::: WORKING DATA :::
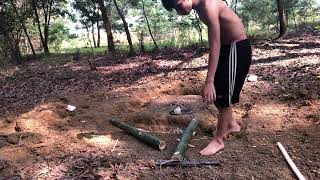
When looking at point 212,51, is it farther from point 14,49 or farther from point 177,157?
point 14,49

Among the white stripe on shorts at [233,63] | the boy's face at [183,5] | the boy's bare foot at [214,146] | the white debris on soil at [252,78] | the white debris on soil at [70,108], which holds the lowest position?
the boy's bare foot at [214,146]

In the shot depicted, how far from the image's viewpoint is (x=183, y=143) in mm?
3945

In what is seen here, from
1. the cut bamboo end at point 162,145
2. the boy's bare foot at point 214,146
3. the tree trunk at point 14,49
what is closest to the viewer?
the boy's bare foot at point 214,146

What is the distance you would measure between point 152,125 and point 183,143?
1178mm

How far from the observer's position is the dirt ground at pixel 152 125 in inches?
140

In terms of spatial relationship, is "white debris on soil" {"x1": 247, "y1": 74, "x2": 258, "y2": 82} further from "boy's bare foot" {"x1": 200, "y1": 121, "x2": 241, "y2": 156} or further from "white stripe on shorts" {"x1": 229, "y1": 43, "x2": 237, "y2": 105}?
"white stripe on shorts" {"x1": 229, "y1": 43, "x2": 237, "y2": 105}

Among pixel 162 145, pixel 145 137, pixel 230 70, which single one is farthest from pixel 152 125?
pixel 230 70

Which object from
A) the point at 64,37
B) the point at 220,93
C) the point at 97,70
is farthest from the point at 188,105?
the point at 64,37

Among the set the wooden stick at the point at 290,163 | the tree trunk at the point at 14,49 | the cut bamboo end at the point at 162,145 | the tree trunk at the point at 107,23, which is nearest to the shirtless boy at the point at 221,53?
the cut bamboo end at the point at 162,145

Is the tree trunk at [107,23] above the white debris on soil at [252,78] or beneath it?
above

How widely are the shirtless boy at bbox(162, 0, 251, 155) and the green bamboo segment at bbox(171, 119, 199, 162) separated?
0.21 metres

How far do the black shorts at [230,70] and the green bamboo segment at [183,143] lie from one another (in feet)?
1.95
:::
::: WORKING DATA :::
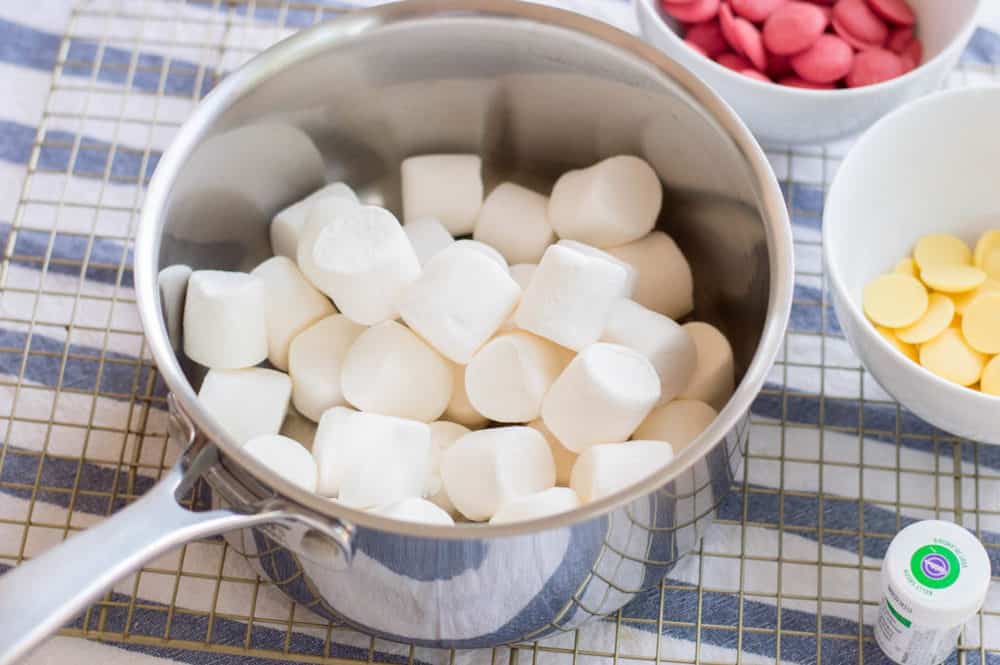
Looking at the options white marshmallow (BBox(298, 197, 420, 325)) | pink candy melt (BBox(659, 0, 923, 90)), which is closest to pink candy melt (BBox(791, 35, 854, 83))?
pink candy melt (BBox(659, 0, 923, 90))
:::
DESCRIPTION OF THE TASK =>
Count how many of the lines above contain the word "pink", and give only that number.

SOLUTION TO THE PROBLEM =>
2